Source data:
▬▬▬▬▬▬
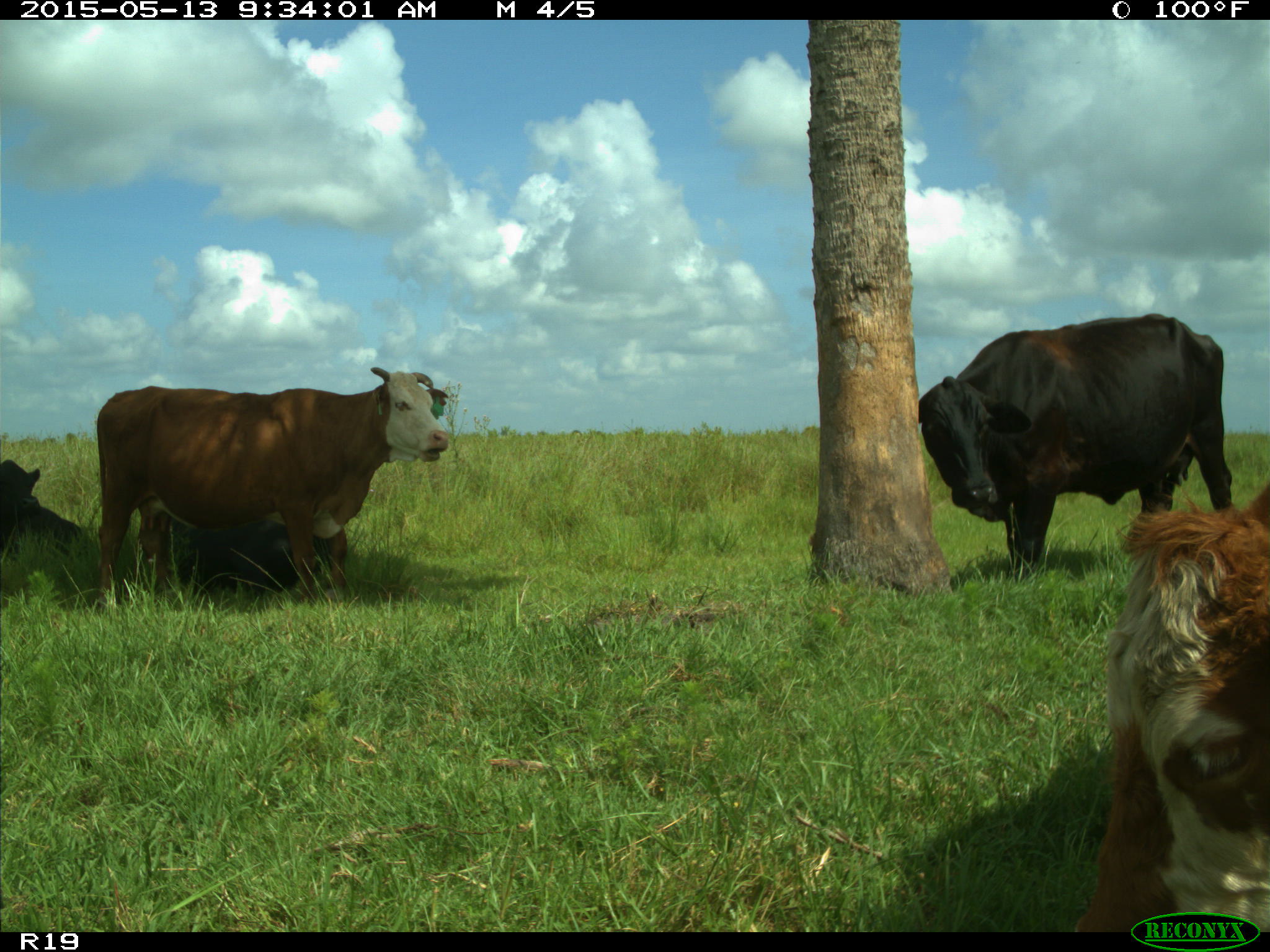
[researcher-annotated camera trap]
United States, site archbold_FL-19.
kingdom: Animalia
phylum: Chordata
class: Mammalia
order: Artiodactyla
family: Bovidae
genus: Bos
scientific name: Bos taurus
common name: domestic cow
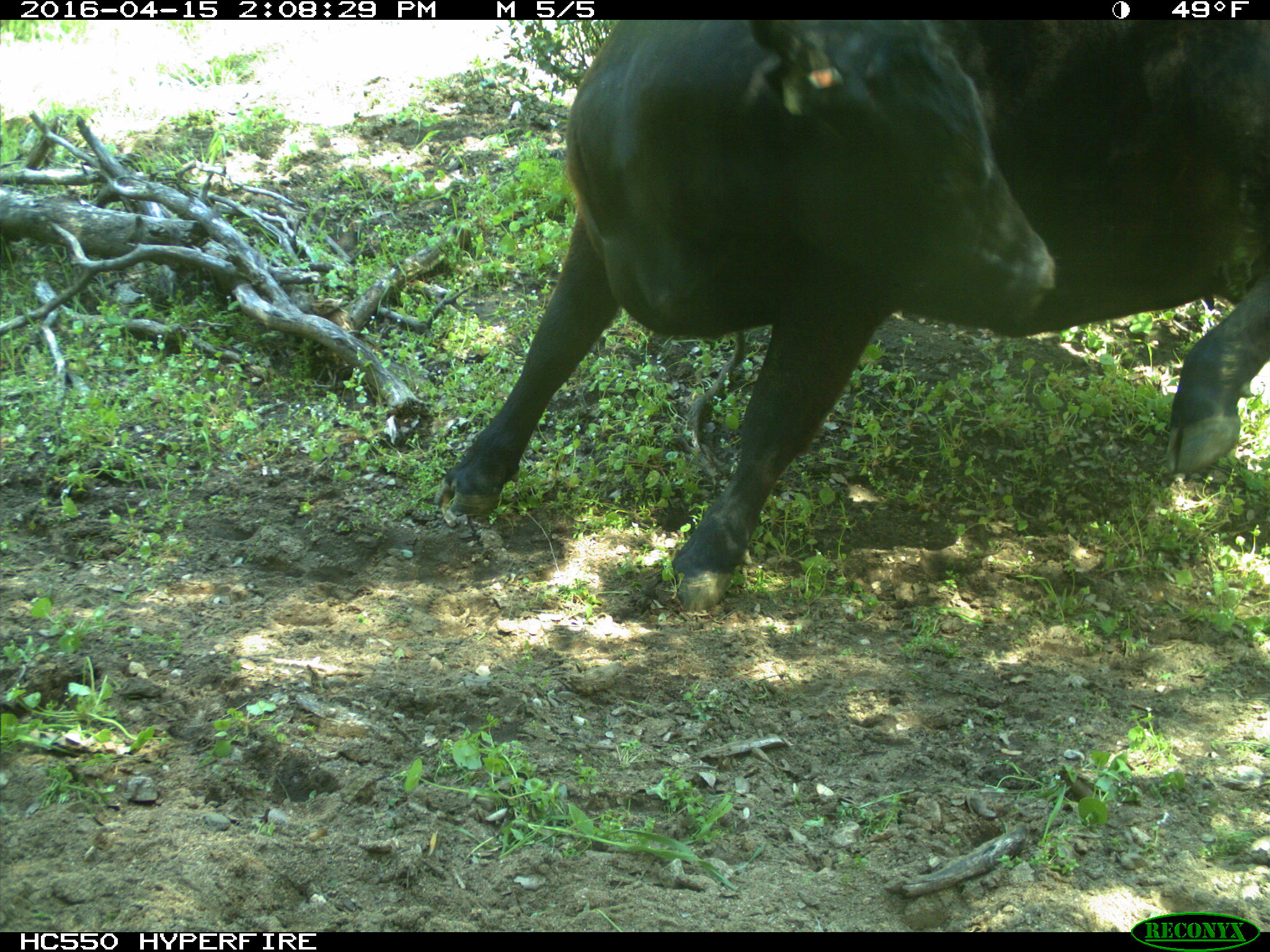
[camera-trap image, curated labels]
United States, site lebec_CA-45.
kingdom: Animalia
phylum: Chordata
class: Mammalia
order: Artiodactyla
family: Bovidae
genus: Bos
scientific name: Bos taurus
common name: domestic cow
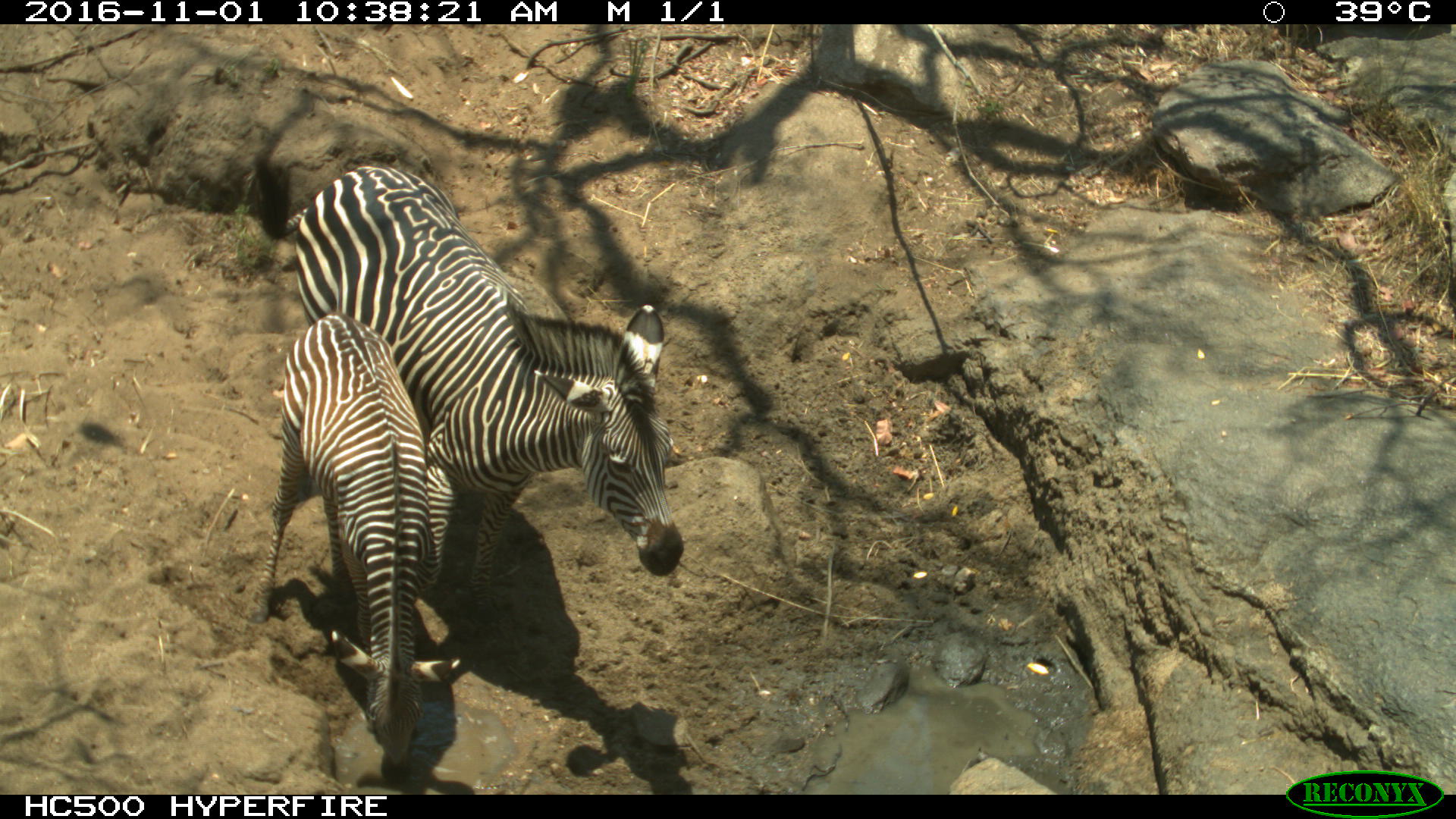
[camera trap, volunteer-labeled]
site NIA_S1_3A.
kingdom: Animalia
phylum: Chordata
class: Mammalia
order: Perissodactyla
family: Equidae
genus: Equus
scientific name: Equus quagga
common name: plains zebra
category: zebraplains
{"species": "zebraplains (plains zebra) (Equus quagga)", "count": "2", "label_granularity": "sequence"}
▬▬▬▬▬▬
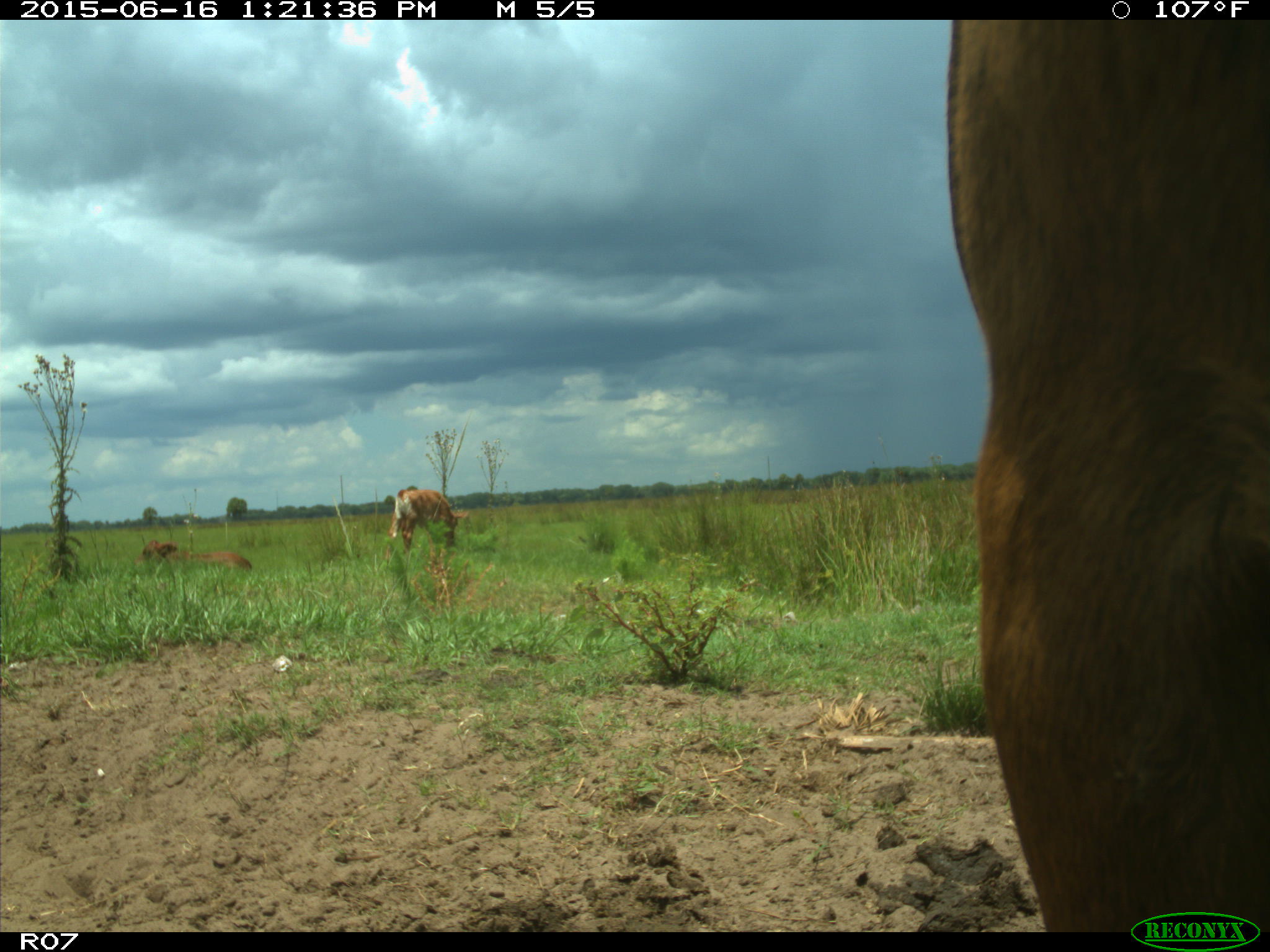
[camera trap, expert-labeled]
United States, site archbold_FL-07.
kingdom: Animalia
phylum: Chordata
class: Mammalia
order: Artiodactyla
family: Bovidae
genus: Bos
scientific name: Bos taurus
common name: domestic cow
▬▬▬▬▬▬
» **Task prompt**:
Among the lines above, which ones include the word "labeled"? Copy them.

» **Solution to this exercise**:
[camera trap, volunteer-labeled]
[camera trap, expert-labeled]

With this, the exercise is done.